Theo Pütz: Er ist zumindest nicht strafbar. Von daher hat die Strafverfolgungsbehörde an sich gar keinen Auftrag dahingehend zu ermitteln, wenn sie nicht wüsste, dass mit den Konsumangaben die Führerscheinstelle über das Verwaltungsrecht im Grunde genommen indirekt den Konsum bestraft.

Steffen: Ja, aber es ist doch eigentlich Aufgabe der Polizei, Straftaten zu ermitteln und nicht Verhalten zu ermitteln, das nicht straftatbewehrt ist?

Theo Pütz: Richtig. Grundsätzlich schon. Im Zweifelsfall werden sie argumentieren, dass dient zur Gefahrenabwehr, weil man ja ungeeignete Kraftfahrer aussortieren müsste.

Auch außerhalb des Verkehrs gewonnene “Konsumerkenntnisse” können zum Verlust des Führerscheins führen. Ihr solltet deshalb Drogentests und Aussagen immer verweigern!

Dem Argument aber gefolgt, müssten sie auch grundsätzlich Konsumgewohnheiten von Alkoholkonsumenten hinterfragen, wie oft sie denn wöchentlich konsumieren würden.

Steffen: Dann wäre es leer auf Deutschlands Straßen.

Theo Pütz: Sehr leer!

Steffen: Oder tausende Arbeitsplätze in Brauereien verloren.

Theo Pütz: Das glaube ich kaum. Da würden zumindest die Bayern wahrscheinlich eher zu Fuß gehen.

Wer sollte auf Konsum verzichten?

Steffen: Wenn ich denn dann die Androhung habe, mein Führerschein soll mir entzogen werden, an wen kann ich mich wenden, um Hilfe zu kriegen? Es gibt doch bestimmt Tricks für dieses Verfahren, damit ich den Führerschein schneller wiederkriege oder er erst gar nicht weg ist. Wer kann mir helfen?

Theo Pütz: Grundsätzlich, da nochmal vorgegriffen, sobald irgendwie ein Strafermittlungsverfahren läuft oder man in eine Verkehrskontrolle gekommen ist (mit Blutprobe, ohne Blutprobe), vorerst den Konsum einstellen.

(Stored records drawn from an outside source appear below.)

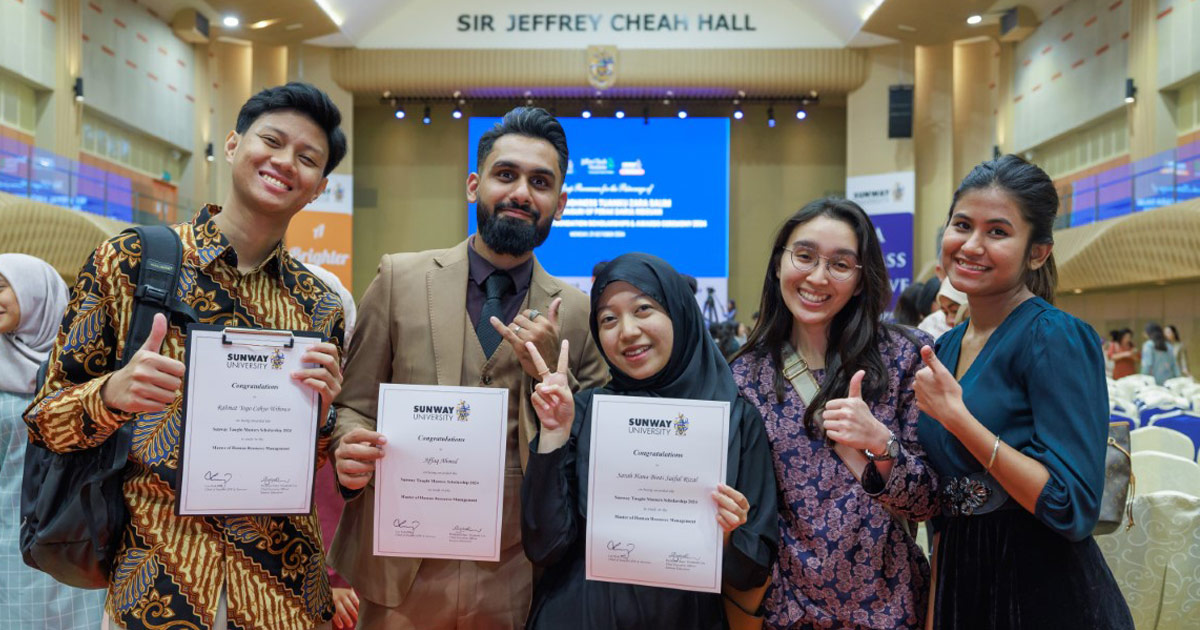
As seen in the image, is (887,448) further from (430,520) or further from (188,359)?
(188,359)

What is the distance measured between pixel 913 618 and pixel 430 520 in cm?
101

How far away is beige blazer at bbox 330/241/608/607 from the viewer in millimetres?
2055

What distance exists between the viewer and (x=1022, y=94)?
47.0 feet

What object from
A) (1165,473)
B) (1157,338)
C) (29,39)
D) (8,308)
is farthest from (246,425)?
(29,39)

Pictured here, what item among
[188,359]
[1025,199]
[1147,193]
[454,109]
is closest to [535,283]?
[188,359]

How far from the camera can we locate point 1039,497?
1.71m

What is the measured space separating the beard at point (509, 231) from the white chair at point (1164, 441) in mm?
3542

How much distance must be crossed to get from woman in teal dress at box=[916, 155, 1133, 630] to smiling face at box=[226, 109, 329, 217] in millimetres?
1283

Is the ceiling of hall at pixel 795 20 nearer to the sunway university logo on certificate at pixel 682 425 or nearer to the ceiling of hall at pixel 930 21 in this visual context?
the ceiling of hall at pixel 930 21

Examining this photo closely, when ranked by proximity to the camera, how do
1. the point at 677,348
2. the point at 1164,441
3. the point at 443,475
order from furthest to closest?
the point at 1164,441 < the point at 677,348 < the point at 443,475

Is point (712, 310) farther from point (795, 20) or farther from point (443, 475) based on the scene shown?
point (443, 475)

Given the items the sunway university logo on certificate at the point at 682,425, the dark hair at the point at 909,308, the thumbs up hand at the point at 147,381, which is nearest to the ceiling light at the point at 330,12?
the dark hair at the point at 909,308

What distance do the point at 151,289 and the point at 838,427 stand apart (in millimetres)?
1295

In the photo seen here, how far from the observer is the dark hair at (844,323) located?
1951 millimetres
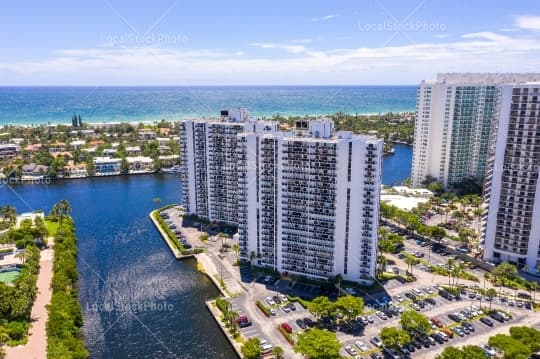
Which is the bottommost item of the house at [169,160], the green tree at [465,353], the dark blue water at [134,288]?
the dark blue water at [134,288]

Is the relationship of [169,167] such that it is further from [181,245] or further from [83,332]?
[83,332]

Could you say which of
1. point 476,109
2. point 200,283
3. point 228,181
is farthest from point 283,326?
point 476,109

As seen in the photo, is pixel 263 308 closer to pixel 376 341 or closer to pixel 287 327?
pixel 287 327

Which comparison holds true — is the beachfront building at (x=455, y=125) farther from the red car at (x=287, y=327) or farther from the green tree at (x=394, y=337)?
the red car at (x=287, y=327)

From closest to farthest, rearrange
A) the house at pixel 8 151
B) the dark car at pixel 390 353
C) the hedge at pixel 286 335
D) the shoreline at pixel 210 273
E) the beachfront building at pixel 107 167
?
the dark car at pixel 390 353
the hedge at pixel 286 335
the shoreline at pixel 210 273
the beachfront building at pixel 107 167
the house at pixel 8 151

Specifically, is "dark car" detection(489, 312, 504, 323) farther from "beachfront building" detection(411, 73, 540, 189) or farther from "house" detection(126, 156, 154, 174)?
"house" detection(126, 156, 154, 174)

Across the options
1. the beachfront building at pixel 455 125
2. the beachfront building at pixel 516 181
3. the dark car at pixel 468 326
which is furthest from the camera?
the beachfront building at pixel 455 125

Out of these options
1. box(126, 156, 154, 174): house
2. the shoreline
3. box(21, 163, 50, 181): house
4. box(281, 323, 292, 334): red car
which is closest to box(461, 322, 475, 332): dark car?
box(281, 323, 292, 334): red car

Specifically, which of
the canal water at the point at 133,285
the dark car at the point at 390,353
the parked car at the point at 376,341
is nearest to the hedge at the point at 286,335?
the canal water at the point at 133,285
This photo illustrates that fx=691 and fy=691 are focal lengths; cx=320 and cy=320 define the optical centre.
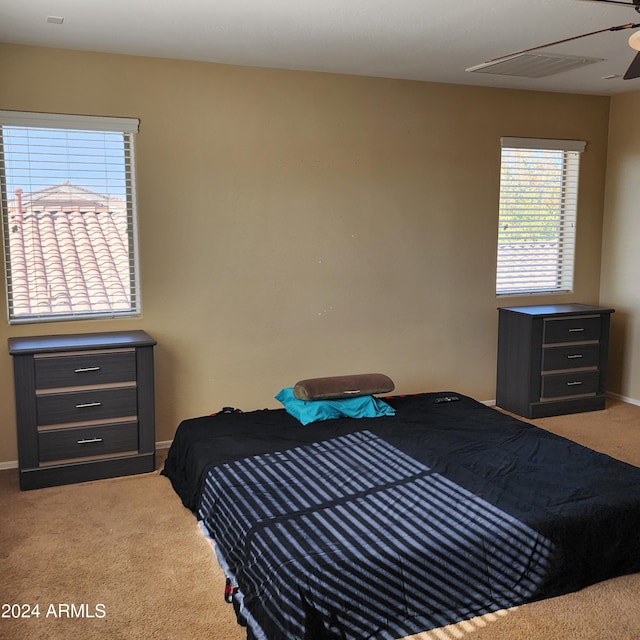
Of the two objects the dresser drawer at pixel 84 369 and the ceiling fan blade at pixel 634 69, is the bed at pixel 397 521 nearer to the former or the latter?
the dresser drawer at pixel 84 369

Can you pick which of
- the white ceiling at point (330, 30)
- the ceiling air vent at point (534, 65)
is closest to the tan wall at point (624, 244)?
the white ceiling at point (330, 30)

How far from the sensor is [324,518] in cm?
276

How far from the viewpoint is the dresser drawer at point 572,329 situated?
16.7ft

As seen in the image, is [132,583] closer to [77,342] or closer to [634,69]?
[77,342]

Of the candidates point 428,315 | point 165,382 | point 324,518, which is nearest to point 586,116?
point 428,315

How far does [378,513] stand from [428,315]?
260 centimetres

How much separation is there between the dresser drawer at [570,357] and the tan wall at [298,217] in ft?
1.61

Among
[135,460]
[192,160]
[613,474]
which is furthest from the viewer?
[192,160]

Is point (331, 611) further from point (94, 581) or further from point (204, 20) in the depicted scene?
point (204, 20)

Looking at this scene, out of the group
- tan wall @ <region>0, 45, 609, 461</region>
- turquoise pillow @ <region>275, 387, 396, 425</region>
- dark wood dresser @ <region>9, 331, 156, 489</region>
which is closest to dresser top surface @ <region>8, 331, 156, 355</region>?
dark wood dresser @ <region>9, 331, 156, 489</region>

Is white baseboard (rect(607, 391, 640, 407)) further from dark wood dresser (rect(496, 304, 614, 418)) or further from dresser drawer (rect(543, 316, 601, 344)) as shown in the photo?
dresser drawer (rect(543, 316, 601, 344))

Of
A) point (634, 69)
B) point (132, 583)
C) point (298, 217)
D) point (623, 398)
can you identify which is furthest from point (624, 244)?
point (132, 583)

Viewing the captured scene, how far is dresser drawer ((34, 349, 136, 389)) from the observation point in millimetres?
3721

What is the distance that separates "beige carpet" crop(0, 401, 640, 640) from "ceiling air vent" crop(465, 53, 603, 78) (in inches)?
115
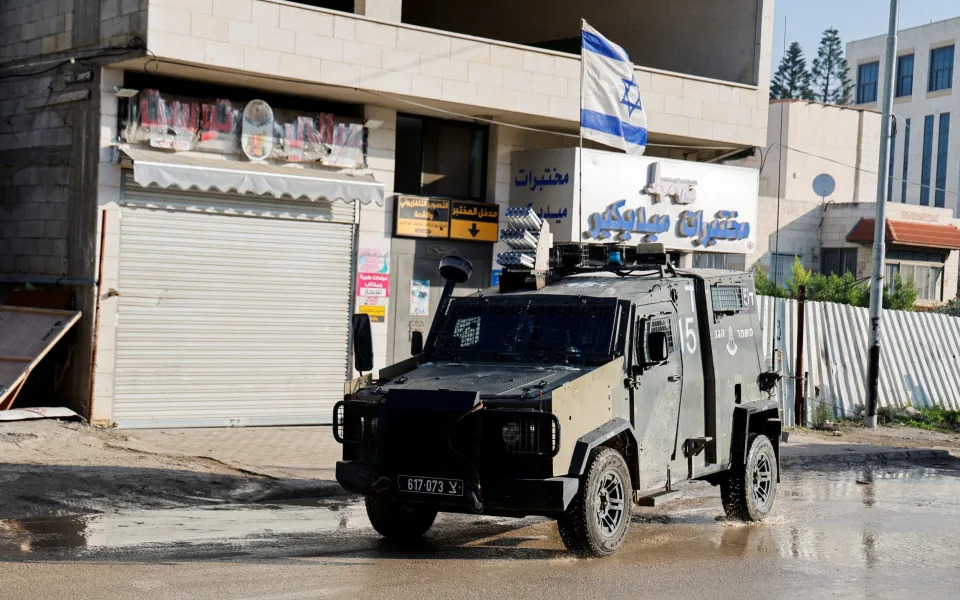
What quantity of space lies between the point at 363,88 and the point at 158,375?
186 inches

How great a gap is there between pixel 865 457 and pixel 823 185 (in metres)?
35.3

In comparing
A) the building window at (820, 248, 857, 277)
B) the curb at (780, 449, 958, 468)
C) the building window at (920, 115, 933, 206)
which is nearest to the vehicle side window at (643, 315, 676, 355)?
the curb at (780, 449, 958, 468)

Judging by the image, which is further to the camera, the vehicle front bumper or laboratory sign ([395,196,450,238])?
laboratory sign ([395,196,450,238])

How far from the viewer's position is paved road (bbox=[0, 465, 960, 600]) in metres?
7.34

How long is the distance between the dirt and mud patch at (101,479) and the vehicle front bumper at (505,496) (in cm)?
324

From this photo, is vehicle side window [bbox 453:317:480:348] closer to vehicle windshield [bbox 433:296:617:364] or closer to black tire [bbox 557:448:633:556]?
vehicle windshield [bbox 433:296:617:364]

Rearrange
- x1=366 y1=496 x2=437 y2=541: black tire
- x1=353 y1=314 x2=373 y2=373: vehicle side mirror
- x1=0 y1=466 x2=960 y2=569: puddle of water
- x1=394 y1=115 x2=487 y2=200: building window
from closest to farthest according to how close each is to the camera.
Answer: x1=0 y1=466 x2=960 y2=569: puddle of water → x1=366 y1=496 x2=437 y2=541: black tire → x1=353 y1=314 x2=373 y2=373: vehicle side mirror → x1=394 y1=115 x2=487 y2=200: building window

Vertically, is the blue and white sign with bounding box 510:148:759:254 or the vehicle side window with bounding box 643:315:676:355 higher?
the blue and white sign with bounding box 510:148:759:254

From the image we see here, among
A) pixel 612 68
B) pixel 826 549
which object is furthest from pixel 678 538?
pixel 612 68

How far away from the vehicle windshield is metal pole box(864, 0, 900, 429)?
11720 mm

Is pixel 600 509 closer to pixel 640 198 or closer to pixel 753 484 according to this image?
pixel 753 484

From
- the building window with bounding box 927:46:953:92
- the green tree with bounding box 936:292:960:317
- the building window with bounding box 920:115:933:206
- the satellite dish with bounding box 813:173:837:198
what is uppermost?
the building window with bounding box 927:46:953:92

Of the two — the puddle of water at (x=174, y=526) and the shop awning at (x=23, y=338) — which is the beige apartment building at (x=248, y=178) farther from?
the puddle of water at (x=174, y=526)

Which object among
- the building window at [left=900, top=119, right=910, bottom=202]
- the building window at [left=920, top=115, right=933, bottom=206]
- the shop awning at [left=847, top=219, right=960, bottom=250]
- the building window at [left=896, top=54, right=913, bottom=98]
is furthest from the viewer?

Jeder, der bei Kontrollen Angaben zu seinem Konsumverhalten gemacht hat bzw. dem er per Drogentest “nachgewiesen” wurde, muss mit einer MPU (Idiotentest) rechnen.

Steffen: Auch wenn noch gar nichts passiert ist, von Amtswegen?

Theo Pütz: Vorsichtshalber sollte man ihn erstmal gänzlich einstellen und abwarten, was da unter Umständen noch hinten dran kommt.

Es kommt halt auch überwiegend zu Fällen, wo eine Drogenfahrt nicht nachgewiesen werden konnte, dennoch auch - was weiß ich- noch ein halbes Jahr oder Jahr später plötzlich eine MPU von der Führerscheinstelle angeordnet wird, weil einem vorgehalten wird, man hätte da eine Drogenfahrt hingelegt, obwohl gar keine bewiesen worden ist.

Verein für Drogenpolitik e.V.

Steffen: Merkwürdig… Und wer hilft mir dann? Ich versuche die ganze Zeit dir den VfD raus zu kitzeln.

Theo Pütz: Ja, der VfD über das Fachreferat “Drogen und Verkehrssicherheit” beschäftigt sich halt primär mit der Problematik auf allen möglichen Ebenen. Auf der juristischen Ebene, auch hinsichtlich Fahreignungsbegutachtung, wie da die Spielregeln sind und kann da im Grunde genommen, wenn es die Zeit zulässt, auch beratend tätig werden.